Questa sera, con mezza orecchia, stavo ascoltando un dibattito televisivo fra Matteo Salvini e quella bella signora, com’è che si chiama?, quella bella signora che sembra tanto un’attrice francese e che prima era bersaniana, ma bersaniana convinta, e ora è renziana, ma renziana di brutto. Ecco, lei, avete capito no? Be’, facevo fatica a seguire il dibattito, perché Salvini parlava e io mi dicevo “Ecco la solita fregnacca, becera e un po’ fascistoide, che dice Salvini quando va in tivù”, però la simil-attrice francese, puntualmente, era d’accordo sulla cosa becera, un po’ fascistoide, sempre. Poi però è capitato una volta o due che Salvini parlasse e io “Toh, stavolta Salvini ha detto una cosa giusta. L’ha fatto perché è un paraculo, certo, non perché ci crede; però la cosa che dice – oggettivamente – è giusta”, ed era proprio in quel momento lì che la tipa, Carol Bouquet, si incazzava di brutto, ma tanto, e diceva che Salvini era vecchio, le solite storie, una politica passata e passatista, e compagnia bella. A quel punto ho lasciato perdere, e mi son messo a pensare ad altre cose.

Matteo Orfini, presidente (seconda puntata)

Mentre alla radio ascolto Vittorio Sermonti leggere le Metamorfosi di Ovidio, mi viene (ognuno ha le sue perversioni) da segnalare questa ulteriore puntata di una metamorfosi psicologicamente molto interessante (interessante anche politicamente, ma meno).

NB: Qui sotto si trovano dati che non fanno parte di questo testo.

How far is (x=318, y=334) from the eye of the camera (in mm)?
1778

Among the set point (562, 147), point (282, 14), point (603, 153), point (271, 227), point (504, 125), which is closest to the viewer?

Sulla quale, non posso che fare mio il commento di Ilda Curti (da facebook):

1.il governo ha assunto il ruolo di potere legislativo (Montesquieu fottiti) 2. I parlamentari votano la fiducia su decreti delega del Governo e non concorrono alla formazione delle decisioni (repubblica parlamentare fottiti) 3. I partiti ratificano nelle loro sedi le decisioni definite al punto 1) (politica fottiti) 4. Chi non concorda con le decisioni al punto 3 è rimandato al punto 1 e al punto 2 (minoranza fottiti) 5. c’e chi dice che a questo punto il parlamento potrebbe anche chiudere (democrazia fottiti) 6. Anche io non mi sento troppo bene, grazie.